------ Excerpt to read
Southend-on-Sea borough council in the UK is reviewing its procedures after a laptop computer containing social services case notes on local children turned up on eBay.
The council disposes of its used computers through not-for-profit organisation Revitalise, which employs disabled people who work with IT technicians to recondition used computer equipment for cheap resale to schools and voluntary groups.
A council spokesperson said the laptop had "gone missing" from Revitalise, but the council had not been aware of the loss until the individual who bought the machine on eBay found the social services information and reported the matter to the council. The data found on the machine is understood to include fostering, adoption and child protection information dating from between 1999 and 2003.
The laptop is now in the possession of Essex and Surrey Police.
The spokesperson confirmed that Revitalise was supposed to wipe hard disk drives before reselling the machines. He added that the council did not know how many other computers had gone missing from the organisation.
------------
_Exercises to complete_
[a] According to the article about the Southend-on-Sea laptop, why is the council reviewing its procedures, and how did it learn of the problem?
[b] From the article about the Southend-on-Sea laptop, could you print everything from "Southend-on-Sea borough council" down to "and Surrey Police."?
These rows were taken from a separate source.
------ Supplied information
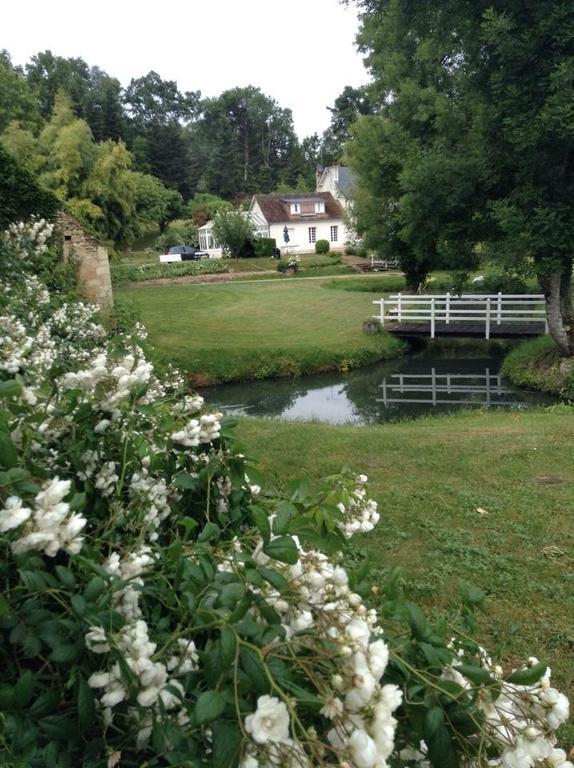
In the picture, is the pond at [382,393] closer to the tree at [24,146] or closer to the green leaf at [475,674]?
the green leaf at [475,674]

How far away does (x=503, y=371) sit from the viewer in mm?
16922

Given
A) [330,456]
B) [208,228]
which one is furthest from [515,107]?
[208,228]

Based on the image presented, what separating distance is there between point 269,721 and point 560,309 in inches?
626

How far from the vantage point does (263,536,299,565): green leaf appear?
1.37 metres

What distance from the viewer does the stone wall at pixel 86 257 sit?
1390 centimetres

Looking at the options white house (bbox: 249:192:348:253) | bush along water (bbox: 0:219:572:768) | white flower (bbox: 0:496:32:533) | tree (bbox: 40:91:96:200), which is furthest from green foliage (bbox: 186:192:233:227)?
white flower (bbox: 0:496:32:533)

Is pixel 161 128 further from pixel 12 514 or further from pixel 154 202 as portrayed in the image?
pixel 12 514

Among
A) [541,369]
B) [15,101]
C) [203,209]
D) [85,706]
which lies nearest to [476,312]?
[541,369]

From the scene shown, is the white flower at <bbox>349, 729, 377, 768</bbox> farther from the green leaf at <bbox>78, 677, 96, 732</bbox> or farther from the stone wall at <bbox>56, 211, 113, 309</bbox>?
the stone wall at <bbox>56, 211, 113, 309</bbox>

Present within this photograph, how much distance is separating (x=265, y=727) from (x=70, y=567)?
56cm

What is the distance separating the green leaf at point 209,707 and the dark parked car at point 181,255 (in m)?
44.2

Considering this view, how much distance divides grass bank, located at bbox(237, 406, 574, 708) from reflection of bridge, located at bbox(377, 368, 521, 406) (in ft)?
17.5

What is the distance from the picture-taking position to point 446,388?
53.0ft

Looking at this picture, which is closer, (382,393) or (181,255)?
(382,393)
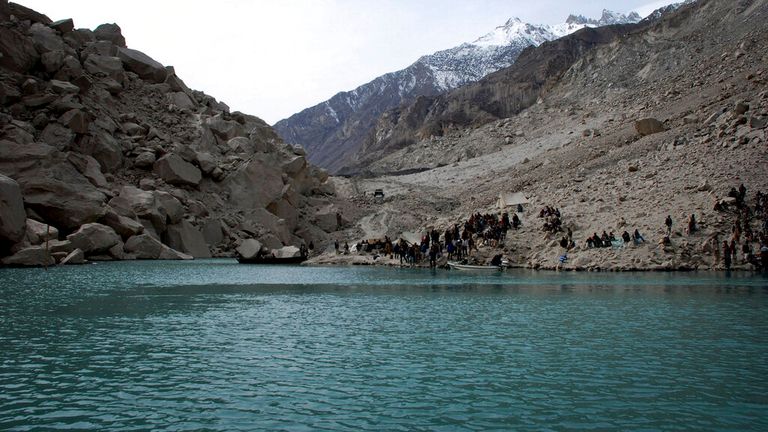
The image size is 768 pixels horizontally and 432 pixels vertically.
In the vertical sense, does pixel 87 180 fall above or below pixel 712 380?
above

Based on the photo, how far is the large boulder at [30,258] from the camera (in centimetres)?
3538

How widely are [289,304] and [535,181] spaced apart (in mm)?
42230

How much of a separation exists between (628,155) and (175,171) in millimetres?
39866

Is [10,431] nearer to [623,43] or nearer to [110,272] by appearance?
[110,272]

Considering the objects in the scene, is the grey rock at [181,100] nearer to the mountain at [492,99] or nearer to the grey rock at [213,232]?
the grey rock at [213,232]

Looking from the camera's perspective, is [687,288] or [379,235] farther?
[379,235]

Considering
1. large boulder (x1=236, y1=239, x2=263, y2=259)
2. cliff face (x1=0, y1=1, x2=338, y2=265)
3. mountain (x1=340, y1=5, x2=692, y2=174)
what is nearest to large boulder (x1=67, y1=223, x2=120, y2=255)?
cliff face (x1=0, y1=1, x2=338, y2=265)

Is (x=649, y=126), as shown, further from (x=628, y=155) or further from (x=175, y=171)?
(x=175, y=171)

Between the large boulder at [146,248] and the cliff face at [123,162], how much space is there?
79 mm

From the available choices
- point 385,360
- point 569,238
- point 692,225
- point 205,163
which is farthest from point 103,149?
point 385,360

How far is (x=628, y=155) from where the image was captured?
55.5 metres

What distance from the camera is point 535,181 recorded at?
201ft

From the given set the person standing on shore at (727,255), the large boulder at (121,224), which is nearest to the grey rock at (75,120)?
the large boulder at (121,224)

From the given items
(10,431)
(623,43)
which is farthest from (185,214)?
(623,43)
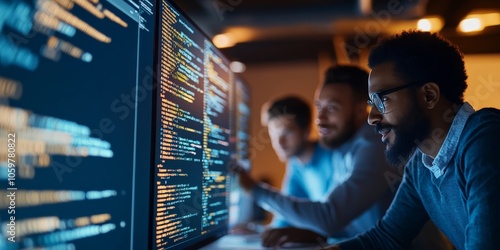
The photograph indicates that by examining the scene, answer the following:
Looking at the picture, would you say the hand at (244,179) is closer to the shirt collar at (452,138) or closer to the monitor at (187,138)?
------------
_Answers to the exercises_
[a] The council is reviewing its procedures because a laptop containing social services case notes on local children turned up on eBay. It learned of this only when the person who bought the machine on eBay found the social services information and reported it to the council.

[b]
Southend-on-Sea borough council in the UK is reviewing its procedures after a laptop computer containing social services case notes on local children turned up on eBay.
The council disposes of its used computers through not-for-profit organisation Revitalise, which employs disabled people who work with IT technicians to recondition used computer equipment for cheap resale to schools and voluntary groups.
A council spokesperson said the laptop had "gone missing" from Revitalise, but the council had not been aware of the loss until the individual who bought the machine on eBay found the social services information and reported the matter to the council. The data found on the machine is understood to include fostering, adoption and child protection information dating from between 1999 and 2003.
The laptop is now in the possession of Essex and Surrey Police.